体調を崩してバイトには当分来ない。代わりにパー子が出ている、云々。
「あいにくと、見舞いはだれからのも受けないって云ってるのよ。アタシたちさえシャットアウトなの。インフルエンザだって云うから病室も隔離されてるみたい。副長さんも心配でしょうけど、そういうわけだから、快復を待っててあげてね」
顔もがたいもごついが愛想とひとのよい長身のオカマが、化粧まえの素顔でしなをつくった。それにふだんどおりに軽く手を挙げ頷いて立ち去りながら、だが土方の心臓はいくぶん忙しなく鼓動を刻みはじめる。
ネット上に姿を見せなくなったポンチ侍。
見舞いを拒否して入院しているというヅラ子。
万事屋のもとから消えた桂。
その身に起きているらしい異変。
事故ったバイク。
万事屋が同乗させていた幼子。
もう疑いようがなかった。
崖下から長谷川が拾ってきた迷子。
あの少年は、桂なのだ。若返った姿で記憶を失くした、桂小太郎そのひとなのだ。
土方はつとめてゆっくりとした歩調をとりながら、煙草を銜えて火を点けた。深く喫い、立ち止まって、紫煙を吐く。その行方を追い仰ぐように惑い揺らいでいた眼差しは、紫煙が周りの空気に溶け消えるのを待つように閉ざされて。再び見開かれたとき、土方の眸(め)にはもう、迷いの色はなかった。
屯所に戻った土方は、その足で局長室に向かった。
万事屋の伝手で、少年の身元がわかりそうだ。だがその住み処は江戸から遠く離れている。所用で江戸に出ていたところを難儀にあったものらしい。親元に届けて、ついでにことの経緯を話してこようと思う。急ぎですまねぇがあすから二三日休暇をもらえるか。
素知らぬ顔ですらすらと、口を吐いて出るにまかせた嘘偽り。近藤のほうは土方のその言を疑う理由もないから、あっさりと承諾した。
そいつは重畳じゃあないか。それなら早いほうがいい。親御さんもさぞ心配なことだろう。あすとは云わずこのあとすぐにも発ったらどうだ。なに、この際だ。たまりにたまっている有休をまとめて取っちまえばいい。無事送り届けたら、そのままことのついでにのんびりと骨休めでもしてこいよ、トシ。

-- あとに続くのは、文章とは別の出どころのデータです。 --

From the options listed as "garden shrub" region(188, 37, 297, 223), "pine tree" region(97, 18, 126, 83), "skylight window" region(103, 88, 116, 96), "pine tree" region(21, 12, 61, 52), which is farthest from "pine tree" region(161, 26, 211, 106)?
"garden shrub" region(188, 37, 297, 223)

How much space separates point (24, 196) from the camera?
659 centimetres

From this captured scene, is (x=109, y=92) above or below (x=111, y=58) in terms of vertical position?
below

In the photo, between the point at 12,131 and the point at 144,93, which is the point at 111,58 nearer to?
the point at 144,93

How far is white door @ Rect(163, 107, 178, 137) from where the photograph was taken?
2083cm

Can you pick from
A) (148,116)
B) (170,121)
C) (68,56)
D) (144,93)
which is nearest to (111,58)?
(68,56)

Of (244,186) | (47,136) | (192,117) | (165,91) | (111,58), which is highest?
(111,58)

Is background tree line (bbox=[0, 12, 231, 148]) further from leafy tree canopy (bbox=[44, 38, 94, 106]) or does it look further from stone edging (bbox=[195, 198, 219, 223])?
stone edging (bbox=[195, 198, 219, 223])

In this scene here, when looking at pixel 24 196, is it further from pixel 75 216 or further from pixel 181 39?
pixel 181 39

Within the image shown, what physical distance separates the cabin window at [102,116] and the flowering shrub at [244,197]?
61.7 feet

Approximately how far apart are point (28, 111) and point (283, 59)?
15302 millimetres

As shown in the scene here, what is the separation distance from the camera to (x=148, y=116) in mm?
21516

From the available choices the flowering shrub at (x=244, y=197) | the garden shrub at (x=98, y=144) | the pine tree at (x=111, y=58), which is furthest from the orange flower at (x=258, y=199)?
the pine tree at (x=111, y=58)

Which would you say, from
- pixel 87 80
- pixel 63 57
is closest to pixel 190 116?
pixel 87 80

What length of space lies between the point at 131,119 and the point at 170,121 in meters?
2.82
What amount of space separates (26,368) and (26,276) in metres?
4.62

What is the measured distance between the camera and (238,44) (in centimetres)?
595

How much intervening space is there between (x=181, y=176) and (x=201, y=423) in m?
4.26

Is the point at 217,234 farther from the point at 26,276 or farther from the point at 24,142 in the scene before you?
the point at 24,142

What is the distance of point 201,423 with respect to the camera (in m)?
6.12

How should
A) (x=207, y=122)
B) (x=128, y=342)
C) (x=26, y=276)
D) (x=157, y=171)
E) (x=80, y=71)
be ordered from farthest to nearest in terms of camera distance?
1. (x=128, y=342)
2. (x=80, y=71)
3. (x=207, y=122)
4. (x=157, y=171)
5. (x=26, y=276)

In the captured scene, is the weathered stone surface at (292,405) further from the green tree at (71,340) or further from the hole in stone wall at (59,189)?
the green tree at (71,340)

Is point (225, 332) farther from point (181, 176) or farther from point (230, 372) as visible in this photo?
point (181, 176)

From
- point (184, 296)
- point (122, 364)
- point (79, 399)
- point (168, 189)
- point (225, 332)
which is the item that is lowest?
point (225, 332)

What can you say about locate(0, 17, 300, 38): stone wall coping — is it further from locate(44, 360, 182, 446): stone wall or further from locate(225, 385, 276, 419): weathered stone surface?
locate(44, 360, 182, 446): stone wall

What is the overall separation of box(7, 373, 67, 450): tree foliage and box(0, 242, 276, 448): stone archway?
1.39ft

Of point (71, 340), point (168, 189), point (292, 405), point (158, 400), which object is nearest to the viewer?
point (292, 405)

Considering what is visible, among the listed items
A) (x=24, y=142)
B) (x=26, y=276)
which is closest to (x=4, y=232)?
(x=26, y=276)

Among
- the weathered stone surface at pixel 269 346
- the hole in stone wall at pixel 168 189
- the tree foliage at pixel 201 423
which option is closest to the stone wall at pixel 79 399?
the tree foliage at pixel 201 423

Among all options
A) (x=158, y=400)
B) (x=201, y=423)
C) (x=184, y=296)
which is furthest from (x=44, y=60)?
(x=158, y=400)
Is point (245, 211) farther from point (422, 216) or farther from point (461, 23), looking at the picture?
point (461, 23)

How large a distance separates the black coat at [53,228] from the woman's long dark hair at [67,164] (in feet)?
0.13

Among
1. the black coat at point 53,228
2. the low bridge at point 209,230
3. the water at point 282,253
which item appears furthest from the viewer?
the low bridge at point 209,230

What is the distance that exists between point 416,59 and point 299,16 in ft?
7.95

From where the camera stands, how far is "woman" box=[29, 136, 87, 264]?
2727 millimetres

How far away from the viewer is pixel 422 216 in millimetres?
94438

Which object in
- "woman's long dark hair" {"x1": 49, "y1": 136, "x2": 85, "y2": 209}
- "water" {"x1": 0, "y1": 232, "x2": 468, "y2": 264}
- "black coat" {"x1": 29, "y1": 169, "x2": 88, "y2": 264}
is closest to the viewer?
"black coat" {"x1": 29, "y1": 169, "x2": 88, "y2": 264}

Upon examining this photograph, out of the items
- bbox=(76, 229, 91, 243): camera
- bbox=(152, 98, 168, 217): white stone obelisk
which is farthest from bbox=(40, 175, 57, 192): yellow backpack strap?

伊東の一件からこっち、崩壊しかけた真選組の組織を立て直すのに忙しく、その後も高杉の江戸潜伏情報に振り回されたり、老化ガス騒動の後始末に追われたりしていたから、このあたりで長めの休暇を取るのもわるくないだろう。そう結論づけて、土方はその近藤の勧めに従った。
否、勧めに従う振りをした。
いま自分が職務ついでに休暇を申請すれば、近藤がそう水を向けてくるだろうことを、土方は半ば予期していた。真選組のためにだれより真摯に精力的にうごいてきた土方を、近藤は知っている。高杉を取り逃がした失態も、公務の疲れのせいだと、始末書一枚でことを収めてしまった。
その近藤と真選組を、いま自分は裏切るのだ。
たとえ一時的にせよ。こともあろうに、その立場を利用して。
礼を述べて局長室を辞しながら、土方はこころのうちで瞑目した。けれど、謝罪はしない。謝ることは非を認めることだ。裏切りの意識はあっても、いまのこのおのれの情動を否定することが、土方にはどうしてもできなかった。そんな気持ちで詫びたところで詫びになどならない。
これは天の配剤か、悪魔の罠だ。どちらだろうとかまいはしない。いま桂はおのれの手許にある。その桂は、銀時を知らない。高杉を知らない。攘夷もなにもない、過去のない桂だ。土方の手の及ばぬ過去を持たぬ桂なのだ。
それは甘い囁きだった。魔が刻のあやうい誘惑だった。
それを撥ね除けるには、土方はあまりに餓(かつ)えていた。報われぬままに募るだけの恋情を抱えて過ごす日々に、倦んでいた。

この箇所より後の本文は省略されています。